When you look back over your career, was there ever a moment where you wanted to hang up the towel? How did you talk yourself out of that headspace?
It was on this film [laughter]. When I left Utah, I asked myself: can I ever do this again? Why did I do it? But time heals all wounds.
We did a few pickup shoots, and it was a small crew; less stress, less pressure and you’re on set again, you get this feeling like, ‘Oh, yeah, it can be fun. It can be fun.’ I’m so lucky, I’m in a position where I get to do what I love. You can forget that when you’re amid it all. I remember driving to the set in the morning and we drove in this off-road country road. I was distracted, I kept thinking of all the things that could happen throughout the shoot. I saw this guy, he was on his tractor and listening to some music.
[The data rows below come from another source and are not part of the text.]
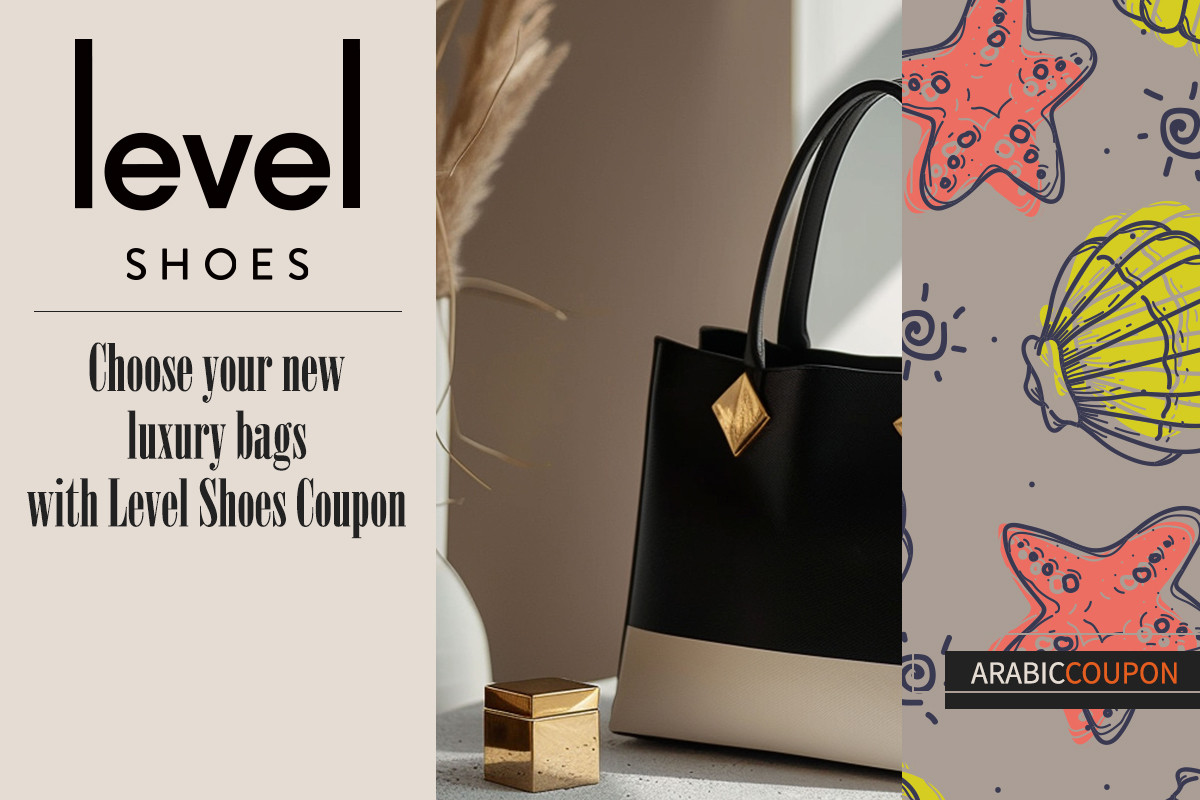 Choose your new luxury bags with Level Shoes Coupon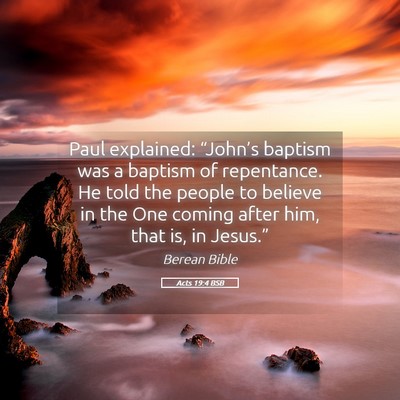 Picture 05 - Acts 19:4 BSB - Paul explained: “John’s baptism was a baptism - Bible Verse Picture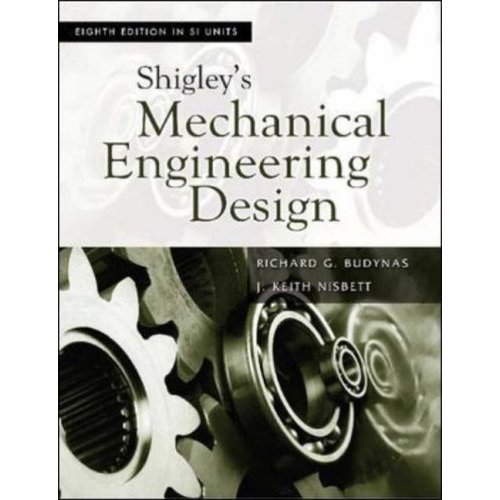 shigleys mechanical engineering design 8th edition richard g. budynas, j. keith nisbett 0071268960,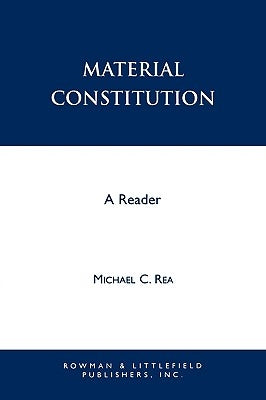 Material Constitution: A Reader by Rea, Michael
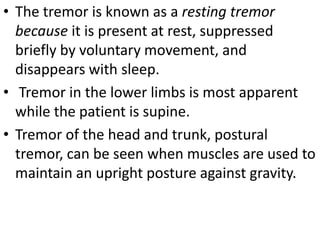 • The tremor is known as a resting tremor
because it is present at rest, suppressed
briefly by voluntary movement, and
disappears with sleep.
• Tremor in the lower limbs is most apparent
while the patient is supine.
• Tremor of the head and trunk, postural
tremor, can be seen when muscles are used to
maintain an upright posture against gravity.
 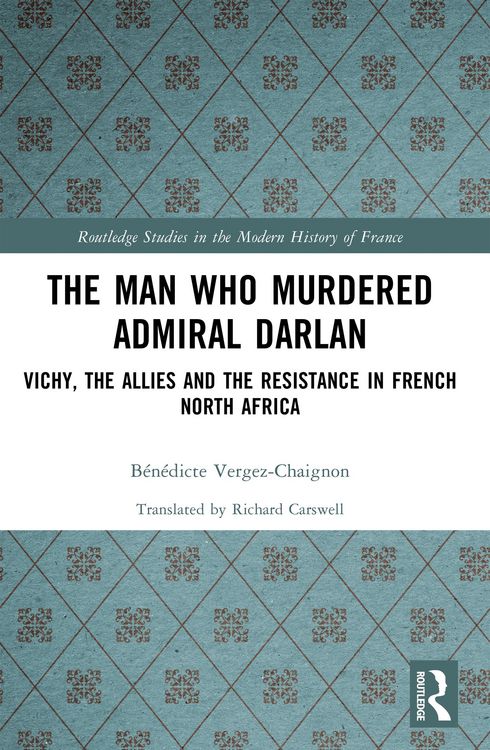 Produktbild: The Man Who Murdered Admiral Darlan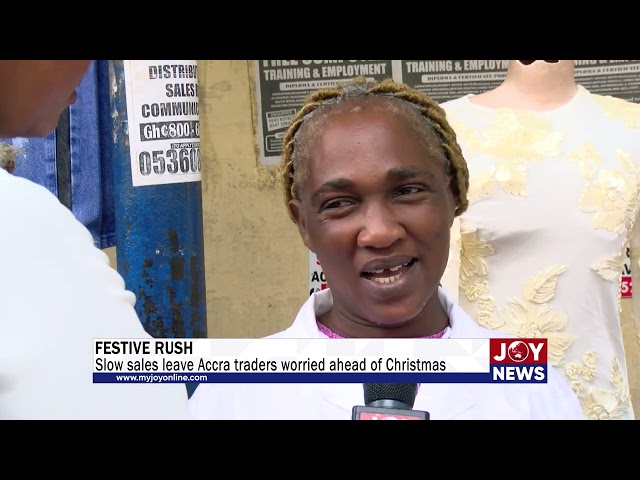 ⁣Festive Rush: Slow sales leave Accra traders worried ahead of Christmas. #AMShow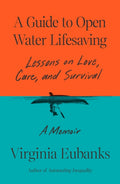 A Guide to Open Water Lifesaving: Lessons on Love, Care, and Survival: A Memoir - Ingram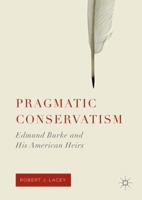 Pragmatic Conservatism: Edmund Burke and His American Heirs 1349958247 Book Cover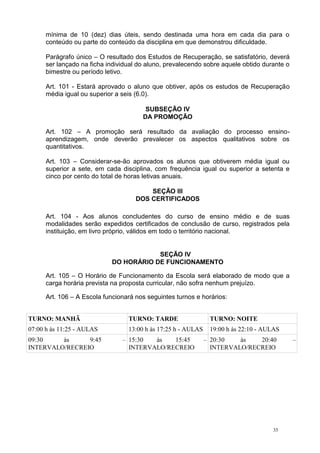 35
mínima de 10 (dez) dias úteis, sendo destinada uma hora em cada dia para o
conteúdo ou parte do conteúdo da disciplina em que demonstrou dificuldade.
Parágrafo único – O resultado dos Estudos de Recuperação, se satisfatório, deverá
ser lançado na ficha individual do aluno, prevalecendo sobre aquele obtido durante o
bimestre ou período letivo.
Art. 101 - Estará aprovado o aluno que obtiver, após os estudos de Recuperação
média igual ou superior a seis (6.0).
SUBSEÇÃO IV
DA PROMOÇÃO
Art. 102 – A promoção será resultado da avaliação do processo ensino-
aprendizagem, onde deverão prevalecer os aspectos qualitativos sobre os
quantitativos.
Art. 103 – Considerar-se-ão aprovados os alunos que obtiverem média igual ou
superior a sete, em cada disciplina, com frequência igual ou superior a setenta e
cinco por cento do total de horas letivas anuais.
SEÇÃO III
DOS CERTIFICADOS
Art. 104 - Aos alunos concludentes do curso de ensino médio e de suas
modalidades serão expedidos certificados de conclusão de curso, registrados pela
instituição, em livro próprio, válidos em todo o território nacional.
SEÇÃO IV
DO HORÁRIO DE FUNCIONAMENTO
Art. 105 – O Horário de Funcionamento da Escola será elaborado de modo que a
carga horária prevista na proposta curricular, não sofra nenhum prejuízo.
Art. 106 – A Escola funcionará nos seguintes turnos e horários:
TURNO: MANHÃ TURNO: TARDE TURNO: NOITE
07:00 h às 11:25 - AULAS 13:00 h às 17:25 h - AULAS 19:00 h às 22:10 - AULAS
09:30 às 9:45 –
INTERVALO/RECREIO
15:30 às 15:45 –
INTERVALO/RECREIO
20:30 às 20:40 –
INTERVALO/RECREIO
 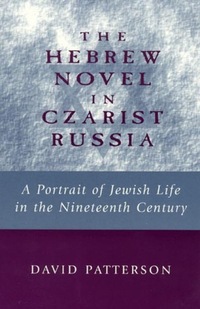 Book Cover for The Hebrew Novel in Czarist Russia by David Patterson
I just remember thinking, ‘I want to just swap positions with him!’
And, lastly, what’s next for you?
I’ve spent a good portion of this year – when I’m not being distracted by writing – with festivals and interviews and whatnot. I’ve spent it trying to piece together my next film. I’m deep in it now, about five drafts in. I’m kind of getting ready to release it and start thinking about maybe attaching some actors to it. Just thinking about something new is exciting.
The Seeding is currently streaming in the U.S. and will be available in the UK on digital starting February 12.